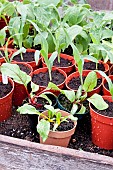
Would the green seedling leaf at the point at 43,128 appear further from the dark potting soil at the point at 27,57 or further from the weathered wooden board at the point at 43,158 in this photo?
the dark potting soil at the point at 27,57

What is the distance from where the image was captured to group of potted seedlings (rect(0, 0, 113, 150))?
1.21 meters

--

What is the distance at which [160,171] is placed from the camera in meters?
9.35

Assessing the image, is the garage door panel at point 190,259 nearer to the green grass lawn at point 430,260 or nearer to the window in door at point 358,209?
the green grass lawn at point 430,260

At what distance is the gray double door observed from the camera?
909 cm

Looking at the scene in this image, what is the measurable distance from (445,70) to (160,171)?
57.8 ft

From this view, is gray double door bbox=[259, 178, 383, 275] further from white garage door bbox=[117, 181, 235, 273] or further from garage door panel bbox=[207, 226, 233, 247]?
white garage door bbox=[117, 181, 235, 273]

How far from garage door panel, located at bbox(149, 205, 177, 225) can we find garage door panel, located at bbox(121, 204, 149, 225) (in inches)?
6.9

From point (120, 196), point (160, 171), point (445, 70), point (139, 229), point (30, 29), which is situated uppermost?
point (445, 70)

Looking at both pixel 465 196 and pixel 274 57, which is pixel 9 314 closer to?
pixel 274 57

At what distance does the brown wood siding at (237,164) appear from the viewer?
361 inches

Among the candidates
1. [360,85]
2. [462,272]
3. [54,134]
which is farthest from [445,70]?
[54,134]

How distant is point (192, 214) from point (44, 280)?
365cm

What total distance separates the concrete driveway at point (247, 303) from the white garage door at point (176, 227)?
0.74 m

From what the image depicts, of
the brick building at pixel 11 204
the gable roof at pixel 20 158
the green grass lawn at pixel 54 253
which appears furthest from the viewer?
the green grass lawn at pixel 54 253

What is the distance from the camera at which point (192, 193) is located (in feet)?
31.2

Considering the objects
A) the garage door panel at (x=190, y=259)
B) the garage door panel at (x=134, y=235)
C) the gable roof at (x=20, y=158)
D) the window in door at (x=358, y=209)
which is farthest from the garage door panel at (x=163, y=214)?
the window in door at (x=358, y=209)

Work to be completed ->
Reproduce the rows in Block 1 above, from the line that contains "Would the green" up to and including the line that contains "1.21 meters".

Answer below ->
Would the green seedling leaf at the point at 43,128 appear further from the dark potting soil at the point at 27,57 or further from the weathered wooden board at the point at 43,158 in this photo?
the dark potting soil at the point at 27,57

What is the distance from where the image was captured to group of potted seedlings (rect(0, 0, 113, 150))?
1.21 meters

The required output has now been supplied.